Fried okra is a side dish associated with the cuisine of the Southern United States, particularly soul food. It is made by coating sliced okra in cornmeal and then frying it.

== History ==
Okra is a staple of the cuisine of the Southern United States, with fried okra being the most popular method of preparation. Okra was first transported to the Americas by slave ships during the Atlantic slave trade. The method of frying okra is believed to have roots in the Congo or West Africa before being transported to the United States. During the mid-19th century, fried vegetables and fritters became increasingly popular in the South which contributed to the popularity of fried okra.

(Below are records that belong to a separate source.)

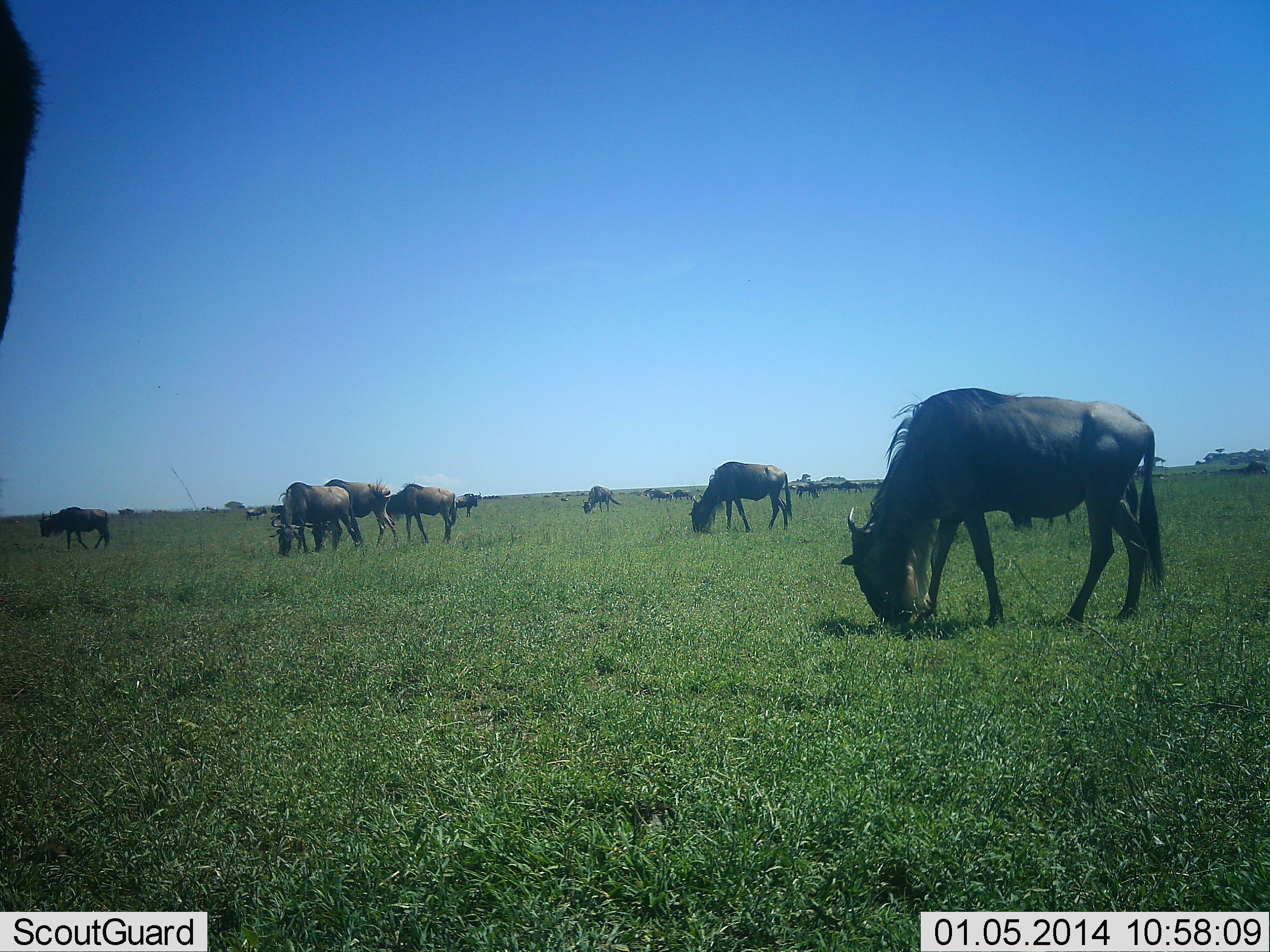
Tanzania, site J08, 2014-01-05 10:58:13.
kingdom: Animalia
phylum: Chordata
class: Mammalia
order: Artiodactyla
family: Bovidae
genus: Connochaetes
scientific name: Connochaetes taurinus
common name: blue wildebeest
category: wildebeest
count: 11-50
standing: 20%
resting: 0%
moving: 0%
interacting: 0%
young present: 0%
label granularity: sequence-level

Fried okra is popularly served at barbecues and restaurants in the South, especially as part of a meat and three. It is often consumed during the summer, when okra is in season. It has been called "Southern popcorn". The dish is associated with soul food, Cajun and Gullah Geechee cuisine. It is included in the Oklahoma state meal, a menu based on the agricultural and culinary history of Oklahoma that is an official state symbol.

== Preparation ==
The basic preparation of fried okra is simple, requiring okra that has been dredged in cornmeal and fried. The okra pods are cut into slices and then tossed or dredged in cornmeal before frying in butter or vegetable oil. Either deep frying and pan frying may be used. More complex recipes involve dipping the okra in eggs or buttermilk prior to dredging in cornmeal or cornmeal and flour. Another method of preparation calls for a cornmeal batter that includes beaten eggs. This batter may be seasoned with ingredients such as black pepper and cayenne pepper.

Okra can become slimy when sliced. Cutting the okra into small pieces before frying allows it to maintain a crispier exterior texture, but results in a slimier interior. Whole okra pods may also be fried.

It is typically served as a side dish, sometimes with a dipping sauce such as remoulade.